A century and a half ago, Jules Verne achieved great success with his novel Twenty Thousand Leagues Under the Sea. The story features the mysterious Captain Nemo, an avenger in command of his own submarine. In letters to his publisher, the French writer described Captain Nemo as “a Polish aristocrat whose friends are dying in Siberia and whose nation is disappearing from Europe under the tyranny of Russia”. In the end, he had to modify his concept for commercial reasons, as a book containing this plotline would have been boycotted by Russian readers. But what would Verne’s novel have looked like had he stuck to his original idea?

Part I: The secret of the armour-plated narwhal

November 1867. French marine biologist Professor Pierre Aronnax and Canadian harpooner Ned Land are tracking a monster in the Pacific Ocean – the giant narwhal, which has been attacking local ships, makes the white sperm whale from Moby Dick look like small fry. They are suitably prepared with harpoon cannons, as well as a gun that fires 10-pound missiles over distances of several miles.

However, this gets them nowhere against the monster, which turns out to be not a living creature, but an armoured submarine! Aronnax and Land’s ship sinks to the bottom of the sea, and they, like Jonah, end up in the belly of the sea monster. There they are greeted by a well-groomed, bearded, middle-aged man who looks more like an aristocrat than a sea dog. He invites them on a coerced but comfortable journey, having introduced himself as Captain Nemo. Nemo: ‘nobody’.
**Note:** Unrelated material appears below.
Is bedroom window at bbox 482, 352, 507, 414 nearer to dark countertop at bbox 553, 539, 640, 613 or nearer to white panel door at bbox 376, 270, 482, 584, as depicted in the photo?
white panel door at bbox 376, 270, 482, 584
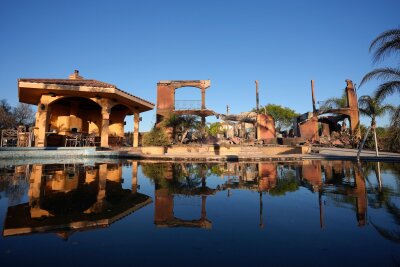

Who is he? Why did he sink their ship, and others before it? The captain doesn’t want to talk about it. A visit to his salon, however, raises suspicions. His collection of etchings presents a series of heroes who fought against tyranny: the Greek Botsaris, the Polish Kościuszko, the Irish O’Connell, the Italian Manin, not to mention the Americans Washington, Lincoln and Brown. The presence of these Americans in particular, two of whom fought for the liberation of slaves, leads Aronnax to believe that he is dealing with a Yankee.

“Maybe he fought in the recent Civil War?” he says to his companion-in-misery Land, whose reticence makes him an excellent listener.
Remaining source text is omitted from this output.